Ухватили стаканы и бесшумно чокнулись костяшками пальцев — чтобы начальство не услышало.

— Он же не зря тебя тогда про карты спросил… — напомнил я.

Рядовой Леший безнадежно махнул рукой — и выпил.

* * *

А ведь Лёха-то и впрямь оказался картежником. Вы не поверите, но мы с ним навострились на разводе в «двадцать одно» играть. Без колоды, естественно. Колоду нам заменяло наше начальство.

Стоим в строю, а из дверей штаба (одноэтажного домишки желтого цвета) один за другим появляются офицеры.

Первым набирает Лёха.

Вот с невысокого крылечка сходит лейтенант. Две звездочки. За ним еще два лейтенанта. Две плюс две плюс две — шесть. За ними — капитан из технического дивизиона. Шесть да четыре — десять. Затем на асфальт ступает наш комбат. Большая майорская звезда идет у нас за пять малых. Итого, пятнадцать…

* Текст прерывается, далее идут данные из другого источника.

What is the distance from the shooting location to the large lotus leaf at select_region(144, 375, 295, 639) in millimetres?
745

— Хорош! — шепчет мне в азарте Лёха. — Теперь ты…

Я приготавливаюсь считать. Лейтенант — две звездочки… И тут, как назло, из дверей показываются разом начштаба и командир части. Оба подполковники. Четыре большие звезды! Двадцать два. Перебор…

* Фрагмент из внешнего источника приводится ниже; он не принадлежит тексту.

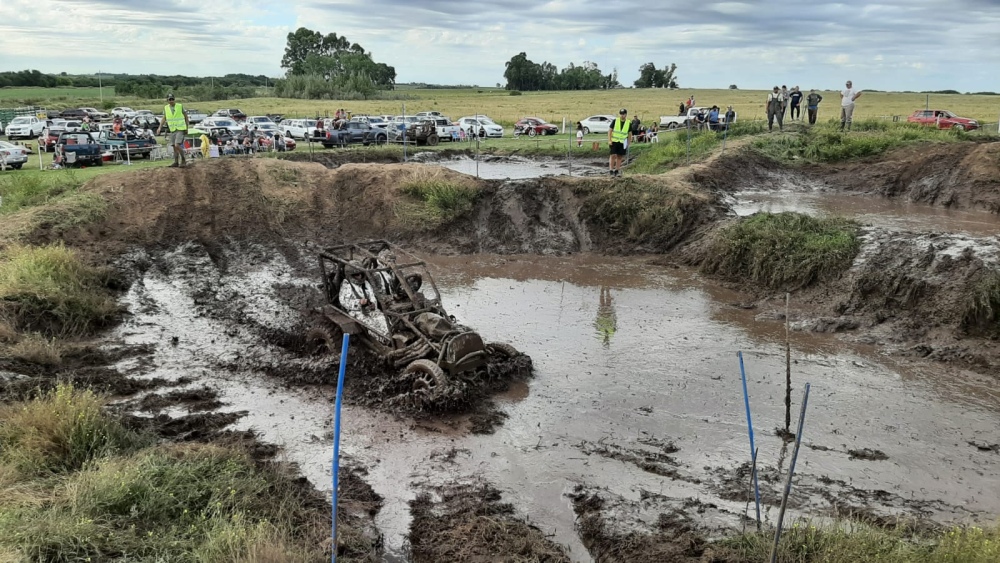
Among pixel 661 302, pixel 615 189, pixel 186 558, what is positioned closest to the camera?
pixel 186 558

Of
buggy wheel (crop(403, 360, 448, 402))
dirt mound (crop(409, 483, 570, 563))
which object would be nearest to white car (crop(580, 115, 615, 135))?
buggy wheel (crop(403, 360, 448, 402))

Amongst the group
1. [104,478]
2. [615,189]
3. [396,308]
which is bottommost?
[104,478]

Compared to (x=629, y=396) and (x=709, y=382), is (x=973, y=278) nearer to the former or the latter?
(x=709, y=382)

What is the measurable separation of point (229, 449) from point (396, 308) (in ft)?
11.5

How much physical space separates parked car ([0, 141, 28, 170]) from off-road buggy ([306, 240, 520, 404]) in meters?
22.1

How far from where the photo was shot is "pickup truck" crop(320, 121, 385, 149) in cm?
3312

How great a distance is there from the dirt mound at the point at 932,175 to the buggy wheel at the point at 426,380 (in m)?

И так каждый раз. Случая не было, чтобы я у него выиграл.

* * *

— А хочешь самое простое объяснение? По жизни!

— Ну? — заинтересовался он.

— Ни хрена наш «Дед» не видит. Тоже обмороченный!

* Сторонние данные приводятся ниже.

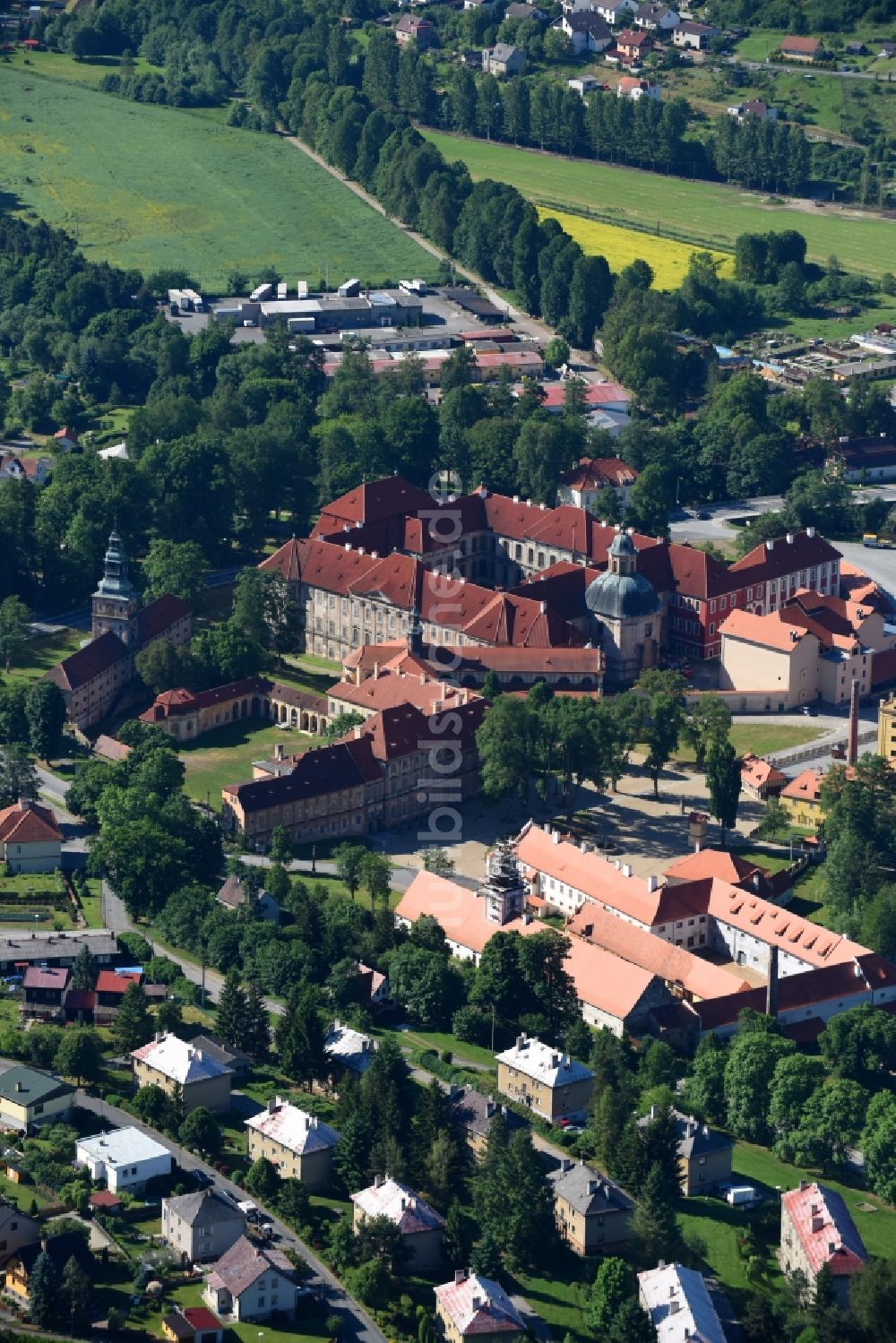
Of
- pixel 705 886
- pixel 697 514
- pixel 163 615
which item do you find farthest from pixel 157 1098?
pixel 697 514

— Да ну… — усомнился Лёха. — А чего ж он тогда…

— Что «чего»? Что «чего»? Про карты спросил? Взял и спросил!

— А с проверкой из округа?

— И с проверкой тоже! Что он такого сказал? «Век бы стоял и любовался»?

Призадумался Лёха.

— То есть ты… думаешь… Просто майор — и все?

— Нет, ну… не просто, конечно… Ясно же: что-то с тобой не так… Ну вот он и прикидывает!

* * *

Хорошая была версия, изящная, но практикой проверку не прошла. Регулярно срываясь в самоволку, мы с Лёхой окончательно уверовали в собственную безнаказанность, за что однажды и поплатились.

Поднялась в тот день самая настоящая пурга, только не из снега, а из пыли. Поэтому столик нам сервировали в помещении. И взяли мы тогда отнюдь не пол-литра, но целый литр. Отчаянные парни!

Приняли по первому стаканчику, поднесли к губам второй — и тут глаза Лёхи, сидящего лицом ко входу, начинают выкатываться из орбит.

— Эх, лес честной… — потрясенно выдыхает он.

Оборачиваюсь. В дверях стоят два сильно припорошенных майора: «Дед» Сапрыкин и замполит Карапыш (дорóга до «точки» им тоже хорошо известна). Но самое страшное — оба нас видят! Во всей нашей срамоте.

Вскакиваем, замираем по стойке «смирно».

— Вы что творите?! — опомнившись, срывается Карапыш. — Да я… Да вас… Под трибунал… В дисбат… Ваши отцы кровь проливали…

Некоторое время «Дед» Сапрыкин (он располагается на шажок впереди) слушает эти вопли. Нижняя часть лица майора сурова. Верхняя, включая глаза, как всегда, заслонена козырьком.